Questa volta in finale erano arrivate le giocatrici “giuste” per raccontare una grande storia, ci si augurava solo che sarebbe stata una grande partita. Purtroppo il grande match non c’è stato: troppo dominante la nuova numero 1 Swiatek, troppo impotente alla risposta Osaka che non è riuscita mai a trovare il bandolo della matassa in fase di ribattuta per approfittare della seconda di servizio della sua avversaria. Alla fine le statistiche parlano di un punto su tre conquistato dalla nipponica rispondendo alla seconda, il doppio per la sua avversaria.

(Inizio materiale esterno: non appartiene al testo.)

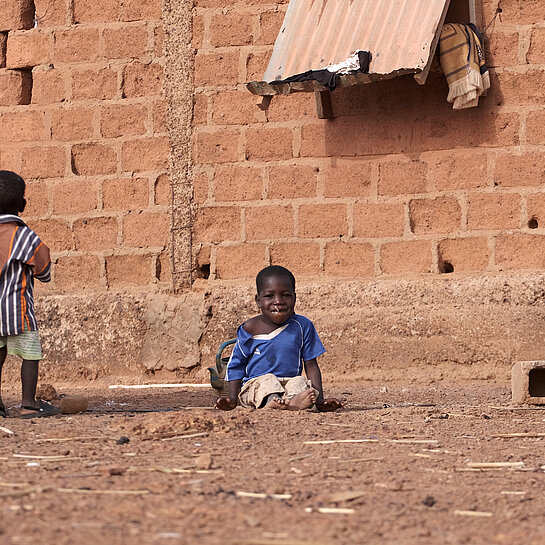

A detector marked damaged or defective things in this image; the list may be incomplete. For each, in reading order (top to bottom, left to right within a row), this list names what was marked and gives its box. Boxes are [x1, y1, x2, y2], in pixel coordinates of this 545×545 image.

rusty metal roof edge [244, 68, 418, 97]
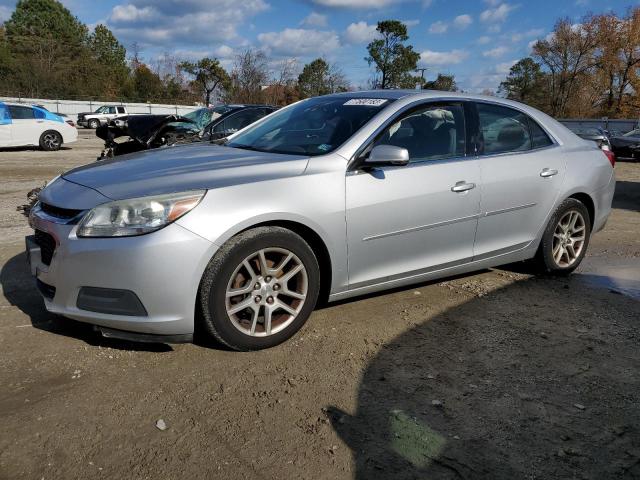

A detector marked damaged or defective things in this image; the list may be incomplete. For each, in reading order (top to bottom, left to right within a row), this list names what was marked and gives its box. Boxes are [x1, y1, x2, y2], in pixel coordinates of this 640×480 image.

damaged vehicle [96, 104, 276, 158]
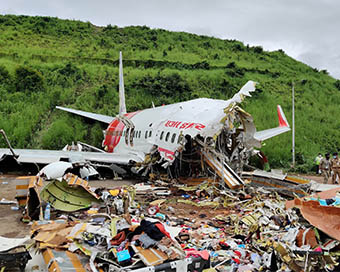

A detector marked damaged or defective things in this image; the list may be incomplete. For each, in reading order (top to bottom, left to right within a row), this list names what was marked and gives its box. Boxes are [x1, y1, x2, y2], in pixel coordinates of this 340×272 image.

Swiatek ha chiuso la partita senza concedere una palla break e cedendo solamente 13 punti nei suoi otto turni di servizio.

 

IL MATCH – Il primo game ha fatto entrare tutti subito nel clima partita, tranne quelli che erano rimasti al bar e hanno dovuto aspettare fuori dallo stadio per quasi 20 minuti con birre e nachos in mano: 20 punti, 11 minuti, tre palle break salvate da Osaka che si è fatta sentire subito con la battuta (tre ace, di cui uno con la seconda) a bilanciare i primi errori gratuiti con il diritto.

Negli scambi era Swiatek ad avere il pallino, le sue combinazioni con il diritto lungolinea o inside-in a chiudere funzionavano a meraviglia e due gratuiti sempre di diritto e un doppio fallo di Osaka confezionavano il break al quinto gioco. La nipponica si salvava dal 2-5 “pesante” con la battuta riemergendo dal 15-40, ma poi al momento di fare l’allungo per il 4-4 non riusciva a concretizzare uno 0-30 sbagliando tre risposte sulla seconda di Swiatek sulla quale si posizionava ben oltre un metro dentro la riga di fondo.

Swiatek riusciva a mantenere il servizio fino alla fine del primo set, chiudento il 6-4 in 53 minuti nonostante un 39% di prime palle. Ed era proprio quello il problema di Osaka: la risposta sulla seconda di servizio sulla quale era riuscita a convertire solo 9 punti su 20 a dispetto dell’atteggiamento molto aggressivo.

Nel secondo set la polacca sprintava subito sul 4-0, apparendo completamente in controllo del gioco e permettendosi anche il lusso di piazzare tre ace, tutti di posizione. Osaka appariva abbastanza sfiduciata, sugli scambi da fondo veniva sempre sbattuta da una parte all’altra, sempre in condizione di dover provare colpi a bassa percentuale di riuscita.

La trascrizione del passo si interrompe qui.